◆ PASSAGE SHOWN:
Posted on 04/06/2005 11:05:38 PM PDT by Brian328i

Michael Crichton has written that rarest of books, an ­intellectually dishonest novel. Crichton has made a fortune exploiting the public’s fears: Prey (fear of nanotechnology), Rising Sun (fear of Japanese technological supremacy), and Jurassic Park (fear of biotechnology). These books attack the hubris of those who use technology without wisdom. In Prey, he warns, “The total system we call the biosphere is so complicated that we cannot know in advance the consequences of anything that we do.” Given the author’s past, one might expect that a Crichton book on global warming would warn about the risk of catastrophic climate change—the unintended consequences of ­humanity’s reckless, irreversible experiment on the biosphere.

But State of Fear takes the reverse view. Crichton argues that the environmental and scientific communities have fabricated the threat. He wants readers to fear those who argue that climate change is real, caused by human technologies, and dangerous. In the novel, a mainstream environmental group plots to create extreme weather events that will cause the deaths of thousands of people in order to trick the public into accepting global warming as truth. They try to create a killer seismic tsunami timed to coincide with a conference on abrupt climate change. That’s a major mistake by Crichton: seismic tsunamis aren’t caused by global warming, as any climate scientist, even an evil one, knows.

Because the evidence for–and scientific consensus on–the human causes of climate change is now so strong, Crichton cannot make his case simply on the evidence. Instead, he must distort the facts and accuse the scientific community of bad faith in order to make his case. And he does so, repeatedly.

◆ STORED RECORDS:
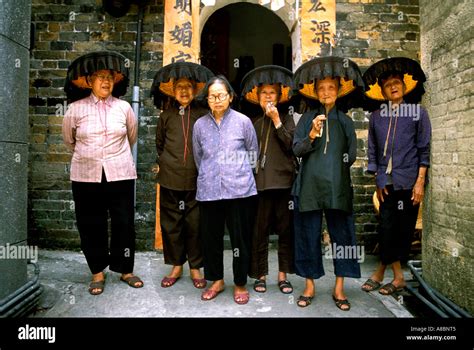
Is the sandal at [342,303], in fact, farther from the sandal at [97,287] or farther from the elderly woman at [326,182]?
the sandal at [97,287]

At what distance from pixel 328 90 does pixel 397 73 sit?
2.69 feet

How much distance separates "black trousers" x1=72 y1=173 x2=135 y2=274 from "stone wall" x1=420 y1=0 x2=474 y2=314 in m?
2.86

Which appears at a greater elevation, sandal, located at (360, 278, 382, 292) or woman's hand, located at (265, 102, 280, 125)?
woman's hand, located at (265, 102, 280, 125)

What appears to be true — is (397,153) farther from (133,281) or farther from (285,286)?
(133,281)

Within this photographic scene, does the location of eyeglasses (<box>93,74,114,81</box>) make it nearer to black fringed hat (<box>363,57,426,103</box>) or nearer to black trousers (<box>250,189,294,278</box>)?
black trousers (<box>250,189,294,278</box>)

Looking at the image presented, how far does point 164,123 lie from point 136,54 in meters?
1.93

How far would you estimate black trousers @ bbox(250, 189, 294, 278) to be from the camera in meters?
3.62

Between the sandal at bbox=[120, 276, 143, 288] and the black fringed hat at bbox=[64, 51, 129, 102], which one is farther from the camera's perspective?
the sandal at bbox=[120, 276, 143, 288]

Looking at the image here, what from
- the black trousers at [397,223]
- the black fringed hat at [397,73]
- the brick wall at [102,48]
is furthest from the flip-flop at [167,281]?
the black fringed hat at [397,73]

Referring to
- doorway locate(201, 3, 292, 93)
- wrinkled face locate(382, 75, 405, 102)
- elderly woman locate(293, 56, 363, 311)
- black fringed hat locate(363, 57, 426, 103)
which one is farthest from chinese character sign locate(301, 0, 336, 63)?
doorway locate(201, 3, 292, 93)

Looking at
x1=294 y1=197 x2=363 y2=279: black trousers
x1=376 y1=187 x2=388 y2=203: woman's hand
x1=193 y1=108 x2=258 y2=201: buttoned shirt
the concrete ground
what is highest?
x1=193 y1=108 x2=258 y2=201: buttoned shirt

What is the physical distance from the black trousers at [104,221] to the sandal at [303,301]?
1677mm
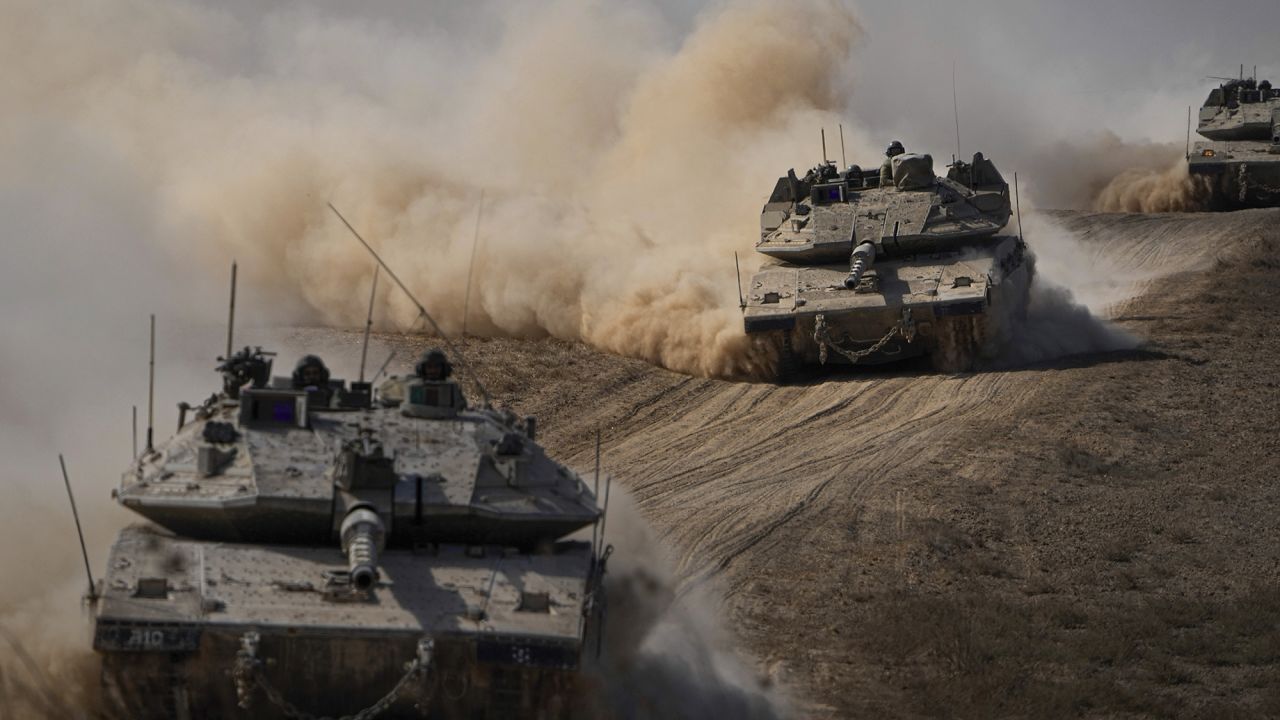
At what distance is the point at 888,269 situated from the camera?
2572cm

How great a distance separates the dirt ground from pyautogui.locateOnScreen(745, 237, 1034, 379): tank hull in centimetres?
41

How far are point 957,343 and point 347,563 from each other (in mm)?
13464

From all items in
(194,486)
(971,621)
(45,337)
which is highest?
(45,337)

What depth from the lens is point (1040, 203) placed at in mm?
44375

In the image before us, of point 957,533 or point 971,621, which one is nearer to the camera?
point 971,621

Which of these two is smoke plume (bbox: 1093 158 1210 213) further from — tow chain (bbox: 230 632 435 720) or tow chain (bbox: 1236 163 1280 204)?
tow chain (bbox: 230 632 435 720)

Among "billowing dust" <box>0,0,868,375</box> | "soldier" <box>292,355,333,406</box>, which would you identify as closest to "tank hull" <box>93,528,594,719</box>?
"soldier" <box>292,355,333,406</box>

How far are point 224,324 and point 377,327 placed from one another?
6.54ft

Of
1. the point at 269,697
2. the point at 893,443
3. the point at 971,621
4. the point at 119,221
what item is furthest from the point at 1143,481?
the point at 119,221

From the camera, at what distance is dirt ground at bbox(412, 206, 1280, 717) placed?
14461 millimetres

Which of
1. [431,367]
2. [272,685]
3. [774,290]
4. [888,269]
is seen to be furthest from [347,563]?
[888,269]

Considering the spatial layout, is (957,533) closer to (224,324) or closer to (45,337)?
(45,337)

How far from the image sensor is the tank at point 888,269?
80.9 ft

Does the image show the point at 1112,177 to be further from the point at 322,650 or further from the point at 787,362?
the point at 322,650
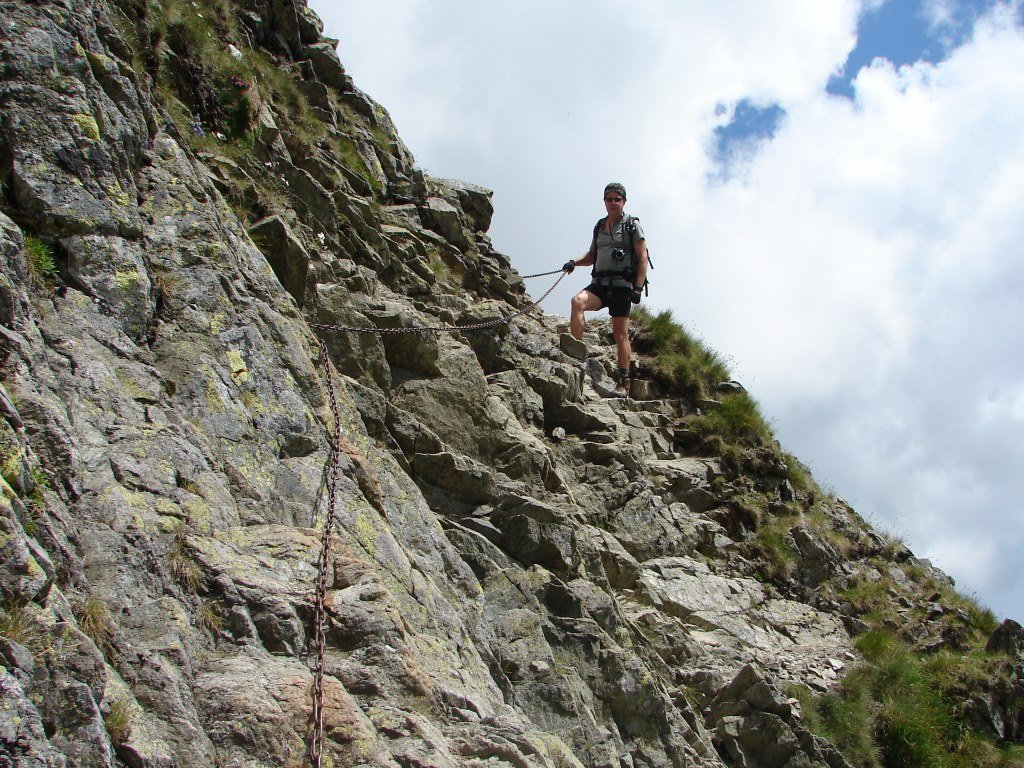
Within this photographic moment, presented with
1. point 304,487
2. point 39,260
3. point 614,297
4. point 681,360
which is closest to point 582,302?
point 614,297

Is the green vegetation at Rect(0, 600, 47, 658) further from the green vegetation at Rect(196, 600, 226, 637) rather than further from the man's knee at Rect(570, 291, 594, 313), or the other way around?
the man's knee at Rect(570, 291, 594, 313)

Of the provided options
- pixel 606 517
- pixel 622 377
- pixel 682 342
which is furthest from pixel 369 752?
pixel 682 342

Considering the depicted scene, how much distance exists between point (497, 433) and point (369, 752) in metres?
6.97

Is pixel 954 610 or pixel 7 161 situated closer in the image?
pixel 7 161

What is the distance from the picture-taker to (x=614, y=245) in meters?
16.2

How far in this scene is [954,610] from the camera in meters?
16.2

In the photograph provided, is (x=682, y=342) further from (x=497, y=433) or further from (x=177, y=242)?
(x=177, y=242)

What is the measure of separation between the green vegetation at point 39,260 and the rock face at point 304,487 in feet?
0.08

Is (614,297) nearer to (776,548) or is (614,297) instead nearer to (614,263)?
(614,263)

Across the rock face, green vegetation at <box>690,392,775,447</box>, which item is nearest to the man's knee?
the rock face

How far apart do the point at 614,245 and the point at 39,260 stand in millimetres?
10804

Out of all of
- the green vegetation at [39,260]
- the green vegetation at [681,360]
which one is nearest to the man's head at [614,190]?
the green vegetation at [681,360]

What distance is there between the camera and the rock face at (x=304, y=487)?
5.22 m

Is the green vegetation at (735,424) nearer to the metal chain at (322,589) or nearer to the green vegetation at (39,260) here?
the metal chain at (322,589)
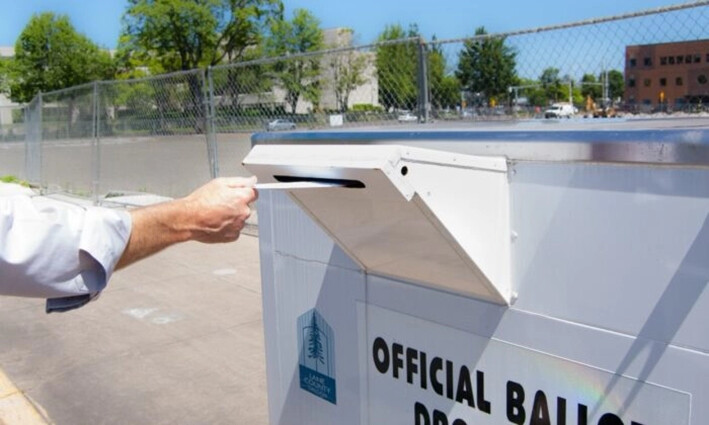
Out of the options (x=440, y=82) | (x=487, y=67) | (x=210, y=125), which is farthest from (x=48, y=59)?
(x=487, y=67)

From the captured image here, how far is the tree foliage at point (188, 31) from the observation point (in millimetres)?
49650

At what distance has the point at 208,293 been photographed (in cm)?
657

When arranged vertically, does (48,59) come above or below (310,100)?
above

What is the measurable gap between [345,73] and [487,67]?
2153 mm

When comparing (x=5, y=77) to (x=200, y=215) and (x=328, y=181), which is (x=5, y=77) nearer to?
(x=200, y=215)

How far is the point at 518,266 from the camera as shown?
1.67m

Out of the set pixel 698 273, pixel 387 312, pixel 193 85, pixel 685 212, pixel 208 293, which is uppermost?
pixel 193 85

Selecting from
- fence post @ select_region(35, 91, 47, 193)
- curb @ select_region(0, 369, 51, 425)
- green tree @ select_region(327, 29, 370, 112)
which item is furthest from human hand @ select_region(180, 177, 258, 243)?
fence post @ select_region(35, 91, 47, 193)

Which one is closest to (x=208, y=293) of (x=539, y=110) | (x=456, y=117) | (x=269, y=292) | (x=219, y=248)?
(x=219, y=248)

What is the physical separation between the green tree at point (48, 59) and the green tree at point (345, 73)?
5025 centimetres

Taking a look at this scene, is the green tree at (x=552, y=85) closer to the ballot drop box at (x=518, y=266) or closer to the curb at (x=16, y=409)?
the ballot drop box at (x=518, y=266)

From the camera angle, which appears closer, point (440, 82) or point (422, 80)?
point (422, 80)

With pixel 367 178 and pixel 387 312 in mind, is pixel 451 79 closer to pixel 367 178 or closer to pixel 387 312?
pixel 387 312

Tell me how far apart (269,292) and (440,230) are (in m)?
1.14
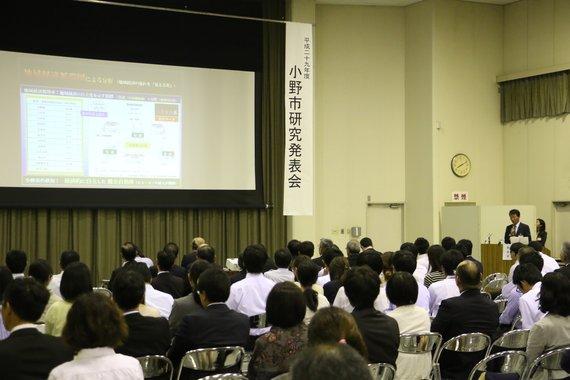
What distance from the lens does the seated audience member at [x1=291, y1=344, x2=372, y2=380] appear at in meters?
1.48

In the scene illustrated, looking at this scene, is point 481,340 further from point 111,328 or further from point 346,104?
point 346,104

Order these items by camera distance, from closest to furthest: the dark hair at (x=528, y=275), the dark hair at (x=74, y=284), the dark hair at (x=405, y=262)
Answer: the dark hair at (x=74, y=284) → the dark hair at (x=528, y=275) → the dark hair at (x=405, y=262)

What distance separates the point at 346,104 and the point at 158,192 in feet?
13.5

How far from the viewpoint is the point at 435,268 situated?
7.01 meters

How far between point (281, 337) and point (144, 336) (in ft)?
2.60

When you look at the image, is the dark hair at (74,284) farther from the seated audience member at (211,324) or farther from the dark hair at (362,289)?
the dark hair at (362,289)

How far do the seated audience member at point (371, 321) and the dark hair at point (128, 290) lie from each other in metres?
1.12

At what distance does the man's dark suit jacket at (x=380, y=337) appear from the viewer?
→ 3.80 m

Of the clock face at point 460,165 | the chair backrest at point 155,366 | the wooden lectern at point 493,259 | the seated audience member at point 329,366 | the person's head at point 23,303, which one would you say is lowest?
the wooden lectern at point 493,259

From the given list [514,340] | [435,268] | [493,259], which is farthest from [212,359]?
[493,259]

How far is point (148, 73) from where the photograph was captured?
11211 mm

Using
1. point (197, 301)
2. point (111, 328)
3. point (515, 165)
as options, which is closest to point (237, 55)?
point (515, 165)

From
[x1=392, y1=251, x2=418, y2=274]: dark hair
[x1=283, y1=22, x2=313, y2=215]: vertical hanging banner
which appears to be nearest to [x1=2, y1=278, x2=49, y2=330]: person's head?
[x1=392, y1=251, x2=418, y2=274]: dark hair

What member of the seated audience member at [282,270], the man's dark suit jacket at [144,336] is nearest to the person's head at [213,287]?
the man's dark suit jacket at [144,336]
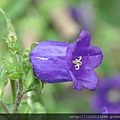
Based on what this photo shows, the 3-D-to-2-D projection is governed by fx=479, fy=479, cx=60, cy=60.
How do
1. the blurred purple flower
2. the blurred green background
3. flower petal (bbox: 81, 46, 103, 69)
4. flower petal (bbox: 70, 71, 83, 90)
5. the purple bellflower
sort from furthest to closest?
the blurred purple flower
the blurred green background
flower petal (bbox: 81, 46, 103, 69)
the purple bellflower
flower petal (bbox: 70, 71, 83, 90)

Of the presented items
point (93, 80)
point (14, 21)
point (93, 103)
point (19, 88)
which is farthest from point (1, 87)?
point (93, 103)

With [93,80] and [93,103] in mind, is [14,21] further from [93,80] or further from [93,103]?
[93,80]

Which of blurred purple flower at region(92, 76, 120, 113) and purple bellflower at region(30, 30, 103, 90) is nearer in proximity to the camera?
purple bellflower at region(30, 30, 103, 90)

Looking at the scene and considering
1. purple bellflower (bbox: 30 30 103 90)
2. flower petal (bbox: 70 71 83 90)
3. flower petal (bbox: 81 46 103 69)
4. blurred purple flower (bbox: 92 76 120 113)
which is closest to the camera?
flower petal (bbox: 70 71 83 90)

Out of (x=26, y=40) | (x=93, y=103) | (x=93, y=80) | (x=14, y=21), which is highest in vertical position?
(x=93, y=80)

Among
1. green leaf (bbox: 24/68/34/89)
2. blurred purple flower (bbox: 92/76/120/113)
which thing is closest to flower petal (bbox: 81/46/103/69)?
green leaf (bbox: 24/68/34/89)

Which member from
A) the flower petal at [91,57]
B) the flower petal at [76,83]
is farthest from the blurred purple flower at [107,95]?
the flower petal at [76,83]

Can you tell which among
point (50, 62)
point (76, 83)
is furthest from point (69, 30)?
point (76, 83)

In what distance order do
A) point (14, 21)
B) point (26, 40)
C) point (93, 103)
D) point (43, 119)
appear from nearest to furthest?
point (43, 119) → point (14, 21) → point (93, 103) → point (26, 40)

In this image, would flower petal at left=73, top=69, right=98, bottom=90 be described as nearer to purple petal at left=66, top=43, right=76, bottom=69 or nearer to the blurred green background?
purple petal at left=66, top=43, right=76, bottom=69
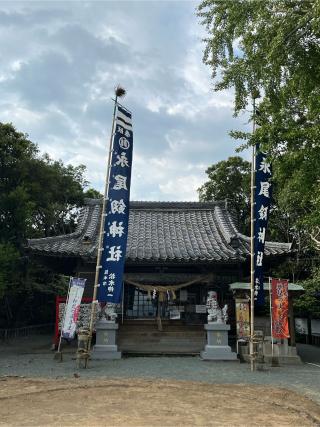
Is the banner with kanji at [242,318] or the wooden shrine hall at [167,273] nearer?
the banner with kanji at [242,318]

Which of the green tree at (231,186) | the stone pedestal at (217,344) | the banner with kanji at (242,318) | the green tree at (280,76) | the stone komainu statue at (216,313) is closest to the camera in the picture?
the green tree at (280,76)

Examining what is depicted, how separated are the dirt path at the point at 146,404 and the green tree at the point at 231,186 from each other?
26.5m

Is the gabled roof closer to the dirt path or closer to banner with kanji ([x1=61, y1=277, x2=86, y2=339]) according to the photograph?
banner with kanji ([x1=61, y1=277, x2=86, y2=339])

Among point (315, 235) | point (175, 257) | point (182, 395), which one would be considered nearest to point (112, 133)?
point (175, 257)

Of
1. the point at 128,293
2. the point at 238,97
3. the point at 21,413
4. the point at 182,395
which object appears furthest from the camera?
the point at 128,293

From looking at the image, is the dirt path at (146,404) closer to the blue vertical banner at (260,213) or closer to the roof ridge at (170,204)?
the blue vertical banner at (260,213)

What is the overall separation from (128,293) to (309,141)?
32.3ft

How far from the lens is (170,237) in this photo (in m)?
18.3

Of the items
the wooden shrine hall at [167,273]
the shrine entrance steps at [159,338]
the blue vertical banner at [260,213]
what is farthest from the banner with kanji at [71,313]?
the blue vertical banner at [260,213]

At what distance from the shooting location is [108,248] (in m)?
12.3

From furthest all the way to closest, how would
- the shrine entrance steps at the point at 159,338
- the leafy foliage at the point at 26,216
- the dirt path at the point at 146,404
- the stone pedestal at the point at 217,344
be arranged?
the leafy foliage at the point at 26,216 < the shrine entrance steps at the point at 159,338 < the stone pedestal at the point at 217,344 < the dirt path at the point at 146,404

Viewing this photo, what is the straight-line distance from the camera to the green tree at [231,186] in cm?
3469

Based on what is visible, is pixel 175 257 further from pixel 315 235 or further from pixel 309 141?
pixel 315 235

◆ GIVEN TASK:
Can you carry on the review of Crichton's State of Fear above, picking up after its last sentence?

◆ TASK ANSWER:
Crichton portrays environmentalists as uninformed, hypocritical, or simply evil. He creates a scientist-hero, John Kenner, to save the day. (For added credibility, Kenner is an MIT professor—though he sounds more like Rush Limbaugh than any MIT faculty member I’ve met.) Speaking through Kenner, Crichton makes a faulty case against the environmentalists. Kenner says, for instance, that a real NASA climatologist, James Hansen, has been discredited for overestimating the impact of global warming “by three hundred percent” during 1988 testimony in Congress. In fact, Hansen’s prediction was very close to accurate. The smear Crichton cites was created 10 years later, when global-warming skeptic Patrick Michaels misrepresented the testimony.

Crichton also strains to discredit global-warming fears by presenting them as faddish. He has one environmentalist say (incorrectly), “in the 1970s, all the climate scientists believed an ice age was coming.” Global warming did level off between 1940 and 1975. We now know that this was largely a result of dust and aerosols sent by humans into the atmosphere that temporarily overwhelmed the warming effect from greenhouse gases. In the 1970s, it was not yet clear whether the cooling effect from aerosols would be greater than the heating produced from greenhouse gases. Now we know: the heating wins. This episode, fairly explained, would give readers greater confidence in our understanding of climate science, not less.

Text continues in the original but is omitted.